**EXTRACTED RECORDS:**
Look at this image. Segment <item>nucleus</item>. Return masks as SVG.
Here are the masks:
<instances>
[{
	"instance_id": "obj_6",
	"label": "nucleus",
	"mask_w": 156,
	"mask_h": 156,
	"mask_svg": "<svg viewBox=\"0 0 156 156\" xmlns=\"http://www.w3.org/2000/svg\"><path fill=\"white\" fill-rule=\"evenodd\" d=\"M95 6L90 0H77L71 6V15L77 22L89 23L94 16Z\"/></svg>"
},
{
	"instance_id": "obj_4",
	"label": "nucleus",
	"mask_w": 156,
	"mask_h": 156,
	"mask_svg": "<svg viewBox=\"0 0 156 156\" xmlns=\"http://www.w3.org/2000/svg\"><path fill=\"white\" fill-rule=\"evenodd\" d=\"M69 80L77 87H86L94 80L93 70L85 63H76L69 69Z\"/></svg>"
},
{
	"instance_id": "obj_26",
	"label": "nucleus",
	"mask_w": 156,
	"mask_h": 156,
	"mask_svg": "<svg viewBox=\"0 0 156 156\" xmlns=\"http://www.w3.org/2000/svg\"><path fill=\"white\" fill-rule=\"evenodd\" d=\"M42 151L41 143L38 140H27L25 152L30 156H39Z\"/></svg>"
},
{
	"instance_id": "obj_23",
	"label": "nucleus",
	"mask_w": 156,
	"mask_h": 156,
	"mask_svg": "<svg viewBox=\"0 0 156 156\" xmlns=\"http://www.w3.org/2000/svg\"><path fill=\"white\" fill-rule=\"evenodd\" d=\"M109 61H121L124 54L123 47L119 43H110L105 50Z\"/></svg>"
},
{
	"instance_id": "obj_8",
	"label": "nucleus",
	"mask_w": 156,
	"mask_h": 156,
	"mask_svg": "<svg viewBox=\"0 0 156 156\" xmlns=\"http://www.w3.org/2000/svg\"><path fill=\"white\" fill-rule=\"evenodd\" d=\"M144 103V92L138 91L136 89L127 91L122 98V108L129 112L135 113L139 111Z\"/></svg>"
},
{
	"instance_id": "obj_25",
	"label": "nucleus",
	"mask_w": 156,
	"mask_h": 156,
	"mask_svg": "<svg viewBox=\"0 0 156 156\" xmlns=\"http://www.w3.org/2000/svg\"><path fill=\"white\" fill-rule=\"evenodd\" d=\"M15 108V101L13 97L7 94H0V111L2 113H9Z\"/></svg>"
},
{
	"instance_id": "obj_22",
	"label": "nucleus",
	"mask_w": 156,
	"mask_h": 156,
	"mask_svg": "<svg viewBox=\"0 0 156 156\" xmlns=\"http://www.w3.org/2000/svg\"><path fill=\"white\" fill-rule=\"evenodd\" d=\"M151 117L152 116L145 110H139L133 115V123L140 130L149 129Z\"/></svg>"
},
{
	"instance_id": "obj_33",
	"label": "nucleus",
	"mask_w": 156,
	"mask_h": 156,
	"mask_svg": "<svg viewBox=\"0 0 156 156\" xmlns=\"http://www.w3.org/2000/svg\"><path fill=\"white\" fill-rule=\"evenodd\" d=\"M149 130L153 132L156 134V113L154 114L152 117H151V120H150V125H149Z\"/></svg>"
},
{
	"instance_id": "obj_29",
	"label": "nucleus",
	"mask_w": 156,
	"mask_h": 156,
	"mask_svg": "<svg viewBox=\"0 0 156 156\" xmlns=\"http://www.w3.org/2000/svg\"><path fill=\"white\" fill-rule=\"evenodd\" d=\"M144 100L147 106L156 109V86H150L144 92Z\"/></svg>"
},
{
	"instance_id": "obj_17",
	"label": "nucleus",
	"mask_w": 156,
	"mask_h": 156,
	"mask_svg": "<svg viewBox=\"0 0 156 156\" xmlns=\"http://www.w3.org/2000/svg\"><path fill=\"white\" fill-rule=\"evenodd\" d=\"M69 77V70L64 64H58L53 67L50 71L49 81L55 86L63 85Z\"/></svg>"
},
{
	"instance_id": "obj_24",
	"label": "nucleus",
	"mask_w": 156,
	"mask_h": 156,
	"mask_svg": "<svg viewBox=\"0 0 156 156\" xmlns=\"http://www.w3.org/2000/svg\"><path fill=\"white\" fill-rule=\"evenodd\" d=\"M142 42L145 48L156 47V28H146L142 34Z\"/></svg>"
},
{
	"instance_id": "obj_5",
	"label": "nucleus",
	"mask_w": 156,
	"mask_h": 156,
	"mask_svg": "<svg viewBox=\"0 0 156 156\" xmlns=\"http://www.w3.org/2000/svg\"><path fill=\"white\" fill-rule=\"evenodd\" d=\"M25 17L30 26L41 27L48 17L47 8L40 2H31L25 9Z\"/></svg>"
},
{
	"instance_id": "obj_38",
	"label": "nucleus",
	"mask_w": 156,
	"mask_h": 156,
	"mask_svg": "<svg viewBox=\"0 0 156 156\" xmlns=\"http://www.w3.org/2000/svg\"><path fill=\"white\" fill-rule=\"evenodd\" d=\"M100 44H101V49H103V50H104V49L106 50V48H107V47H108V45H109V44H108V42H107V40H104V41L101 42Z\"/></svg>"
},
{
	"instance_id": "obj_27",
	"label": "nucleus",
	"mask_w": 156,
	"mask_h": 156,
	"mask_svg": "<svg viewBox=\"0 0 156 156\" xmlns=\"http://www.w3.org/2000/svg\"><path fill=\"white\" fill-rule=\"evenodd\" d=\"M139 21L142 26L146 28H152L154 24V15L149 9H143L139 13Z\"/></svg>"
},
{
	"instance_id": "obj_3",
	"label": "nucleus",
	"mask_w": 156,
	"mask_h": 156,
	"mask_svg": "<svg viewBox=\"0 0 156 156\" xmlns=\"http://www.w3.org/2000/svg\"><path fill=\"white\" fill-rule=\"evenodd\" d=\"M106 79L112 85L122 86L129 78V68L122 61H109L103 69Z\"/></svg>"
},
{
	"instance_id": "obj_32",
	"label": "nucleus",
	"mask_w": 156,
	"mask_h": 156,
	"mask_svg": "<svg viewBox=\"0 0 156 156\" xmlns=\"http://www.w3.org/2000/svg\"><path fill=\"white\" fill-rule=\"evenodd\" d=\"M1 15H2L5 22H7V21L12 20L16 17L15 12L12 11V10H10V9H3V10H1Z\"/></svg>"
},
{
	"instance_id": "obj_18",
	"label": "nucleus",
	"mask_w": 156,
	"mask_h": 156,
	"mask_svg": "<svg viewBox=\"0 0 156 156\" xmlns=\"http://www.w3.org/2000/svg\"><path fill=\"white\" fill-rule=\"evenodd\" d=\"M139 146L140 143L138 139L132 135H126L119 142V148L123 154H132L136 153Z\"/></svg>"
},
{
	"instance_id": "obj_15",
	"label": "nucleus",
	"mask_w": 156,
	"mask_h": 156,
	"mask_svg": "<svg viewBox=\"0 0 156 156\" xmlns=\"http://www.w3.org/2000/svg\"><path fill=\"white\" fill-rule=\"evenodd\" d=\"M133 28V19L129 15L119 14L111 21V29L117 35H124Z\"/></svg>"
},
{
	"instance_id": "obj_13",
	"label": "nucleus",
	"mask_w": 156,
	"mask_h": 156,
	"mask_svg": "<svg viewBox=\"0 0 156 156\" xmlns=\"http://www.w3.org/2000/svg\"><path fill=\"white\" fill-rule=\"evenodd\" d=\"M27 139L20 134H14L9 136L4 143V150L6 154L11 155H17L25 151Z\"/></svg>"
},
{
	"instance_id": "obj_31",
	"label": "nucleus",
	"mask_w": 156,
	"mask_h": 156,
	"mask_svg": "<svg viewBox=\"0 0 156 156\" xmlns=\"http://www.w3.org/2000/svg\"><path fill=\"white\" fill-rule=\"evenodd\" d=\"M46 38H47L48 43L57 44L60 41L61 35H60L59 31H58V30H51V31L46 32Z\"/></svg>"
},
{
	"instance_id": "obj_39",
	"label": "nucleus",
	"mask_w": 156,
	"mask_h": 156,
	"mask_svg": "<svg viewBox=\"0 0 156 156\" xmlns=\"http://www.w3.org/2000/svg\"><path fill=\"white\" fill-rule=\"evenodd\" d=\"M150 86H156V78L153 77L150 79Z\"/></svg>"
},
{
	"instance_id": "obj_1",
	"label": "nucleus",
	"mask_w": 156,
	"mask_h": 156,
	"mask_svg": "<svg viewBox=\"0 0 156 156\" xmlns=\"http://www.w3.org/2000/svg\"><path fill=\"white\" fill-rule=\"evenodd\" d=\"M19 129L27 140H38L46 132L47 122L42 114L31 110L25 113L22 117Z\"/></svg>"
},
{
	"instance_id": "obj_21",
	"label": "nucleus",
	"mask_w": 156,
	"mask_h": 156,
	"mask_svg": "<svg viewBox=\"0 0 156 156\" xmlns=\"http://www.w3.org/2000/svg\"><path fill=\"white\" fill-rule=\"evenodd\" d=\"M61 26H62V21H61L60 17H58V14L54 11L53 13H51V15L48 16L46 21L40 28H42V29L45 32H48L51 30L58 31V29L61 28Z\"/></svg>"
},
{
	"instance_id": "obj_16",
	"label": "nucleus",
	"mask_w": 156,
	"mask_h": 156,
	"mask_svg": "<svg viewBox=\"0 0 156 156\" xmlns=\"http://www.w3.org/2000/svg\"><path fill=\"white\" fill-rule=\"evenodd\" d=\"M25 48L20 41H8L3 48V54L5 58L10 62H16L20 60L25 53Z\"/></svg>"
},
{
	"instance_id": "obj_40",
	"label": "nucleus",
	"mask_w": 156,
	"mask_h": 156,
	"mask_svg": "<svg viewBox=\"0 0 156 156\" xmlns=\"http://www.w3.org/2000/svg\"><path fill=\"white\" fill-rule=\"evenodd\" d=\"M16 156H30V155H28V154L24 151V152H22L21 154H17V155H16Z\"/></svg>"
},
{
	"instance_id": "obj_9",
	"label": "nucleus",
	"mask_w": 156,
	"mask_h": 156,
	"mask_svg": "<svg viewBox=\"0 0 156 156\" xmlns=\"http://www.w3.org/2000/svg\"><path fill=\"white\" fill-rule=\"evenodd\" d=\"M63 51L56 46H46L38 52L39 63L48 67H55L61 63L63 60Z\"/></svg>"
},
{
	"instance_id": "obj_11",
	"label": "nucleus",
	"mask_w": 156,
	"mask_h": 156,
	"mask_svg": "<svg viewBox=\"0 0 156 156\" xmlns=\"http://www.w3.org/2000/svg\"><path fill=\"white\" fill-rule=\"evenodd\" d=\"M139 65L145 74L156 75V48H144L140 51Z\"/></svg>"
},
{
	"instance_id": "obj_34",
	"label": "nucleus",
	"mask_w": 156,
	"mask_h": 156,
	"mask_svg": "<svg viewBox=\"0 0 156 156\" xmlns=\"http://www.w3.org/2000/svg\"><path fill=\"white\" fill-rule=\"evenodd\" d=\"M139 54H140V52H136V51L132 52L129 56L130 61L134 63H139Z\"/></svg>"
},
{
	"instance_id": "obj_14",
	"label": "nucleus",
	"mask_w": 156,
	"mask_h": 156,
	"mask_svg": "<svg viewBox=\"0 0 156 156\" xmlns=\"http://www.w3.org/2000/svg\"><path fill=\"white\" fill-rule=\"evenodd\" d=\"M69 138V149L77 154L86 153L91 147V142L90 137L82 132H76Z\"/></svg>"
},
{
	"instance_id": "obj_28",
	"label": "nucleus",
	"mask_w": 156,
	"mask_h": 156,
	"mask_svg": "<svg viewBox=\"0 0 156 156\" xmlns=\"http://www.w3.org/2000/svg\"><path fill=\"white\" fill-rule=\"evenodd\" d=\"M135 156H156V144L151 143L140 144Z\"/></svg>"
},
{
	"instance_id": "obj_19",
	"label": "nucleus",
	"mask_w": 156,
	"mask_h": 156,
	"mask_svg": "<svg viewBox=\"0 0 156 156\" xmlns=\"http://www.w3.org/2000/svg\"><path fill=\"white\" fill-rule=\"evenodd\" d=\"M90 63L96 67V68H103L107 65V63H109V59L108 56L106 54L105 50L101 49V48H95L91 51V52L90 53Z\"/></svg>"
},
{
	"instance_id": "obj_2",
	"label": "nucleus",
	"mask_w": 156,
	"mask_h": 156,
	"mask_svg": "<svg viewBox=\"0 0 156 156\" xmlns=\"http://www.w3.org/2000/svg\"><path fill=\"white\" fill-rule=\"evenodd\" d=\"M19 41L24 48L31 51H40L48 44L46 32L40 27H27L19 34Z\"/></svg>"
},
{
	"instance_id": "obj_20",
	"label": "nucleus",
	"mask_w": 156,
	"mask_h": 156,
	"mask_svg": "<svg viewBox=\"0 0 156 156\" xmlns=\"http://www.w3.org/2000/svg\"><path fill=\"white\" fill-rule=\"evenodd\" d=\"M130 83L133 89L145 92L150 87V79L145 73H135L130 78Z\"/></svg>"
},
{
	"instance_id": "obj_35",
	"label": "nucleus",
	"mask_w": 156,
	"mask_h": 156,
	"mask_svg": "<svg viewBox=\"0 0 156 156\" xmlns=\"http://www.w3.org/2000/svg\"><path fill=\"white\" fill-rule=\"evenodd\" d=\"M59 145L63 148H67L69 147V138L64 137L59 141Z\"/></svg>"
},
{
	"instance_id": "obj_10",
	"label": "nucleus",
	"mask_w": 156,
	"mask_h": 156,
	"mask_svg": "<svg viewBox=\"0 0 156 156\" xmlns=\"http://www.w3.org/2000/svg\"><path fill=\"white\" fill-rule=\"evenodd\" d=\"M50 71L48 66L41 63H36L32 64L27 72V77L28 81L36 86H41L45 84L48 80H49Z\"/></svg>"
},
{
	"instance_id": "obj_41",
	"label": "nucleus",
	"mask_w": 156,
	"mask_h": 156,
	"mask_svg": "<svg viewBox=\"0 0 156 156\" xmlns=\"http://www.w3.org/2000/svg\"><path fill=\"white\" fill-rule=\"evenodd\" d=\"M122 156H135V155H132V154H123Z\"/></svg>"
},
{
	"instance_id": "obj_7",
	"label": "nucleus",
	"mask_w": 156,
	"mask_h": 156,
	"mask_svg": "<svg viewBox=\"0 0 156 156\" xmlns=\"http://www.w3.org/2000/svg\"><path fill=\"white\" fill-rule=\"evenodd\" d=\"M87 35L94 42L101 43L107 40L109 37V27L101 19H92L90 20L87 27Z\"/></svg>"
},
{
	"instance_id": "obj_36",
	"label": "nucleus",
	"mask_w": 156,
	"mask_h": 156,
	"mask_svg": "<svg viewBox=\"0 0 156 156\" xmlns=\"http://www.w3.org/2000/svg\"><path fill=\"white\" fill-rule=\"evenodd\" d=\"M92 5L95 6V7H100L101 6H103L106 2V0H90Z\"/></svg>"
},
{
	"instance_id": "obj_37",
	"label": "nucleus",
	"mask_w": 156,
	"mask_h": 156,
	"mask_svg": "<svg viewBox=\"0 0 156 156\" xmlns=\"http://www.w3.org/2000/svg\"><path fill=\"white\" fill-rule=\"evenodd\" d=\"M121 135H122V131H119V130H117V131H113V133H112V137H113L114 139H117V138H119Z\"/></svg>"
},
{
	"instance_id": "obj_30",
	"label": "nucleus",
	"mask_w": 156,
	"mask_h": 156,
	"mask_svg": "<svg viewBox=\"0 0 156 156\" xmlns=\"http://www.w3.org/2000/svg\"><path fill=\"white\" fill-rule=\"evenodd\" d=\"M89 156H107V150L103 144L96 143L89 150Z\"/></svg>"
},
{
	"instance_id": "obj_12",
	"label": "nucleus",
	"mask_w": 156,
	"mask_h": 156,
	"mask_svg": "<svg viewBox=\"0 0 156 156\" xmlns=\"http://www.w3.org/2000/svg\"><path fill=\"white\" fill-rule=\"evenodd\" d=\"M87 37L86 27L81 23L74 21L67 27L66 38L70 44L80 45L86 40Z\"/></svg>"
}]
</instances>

**WHAT IS EXPECTED:** Copy out every line of the material above that contains the word "masks". Case counts, so match only lines where it appears with exactly that capitalization.

**FINAL ANSWER:**
Look at this image. Segment <item>nucleus</item>. Return masks as SVG.
Here are the masks:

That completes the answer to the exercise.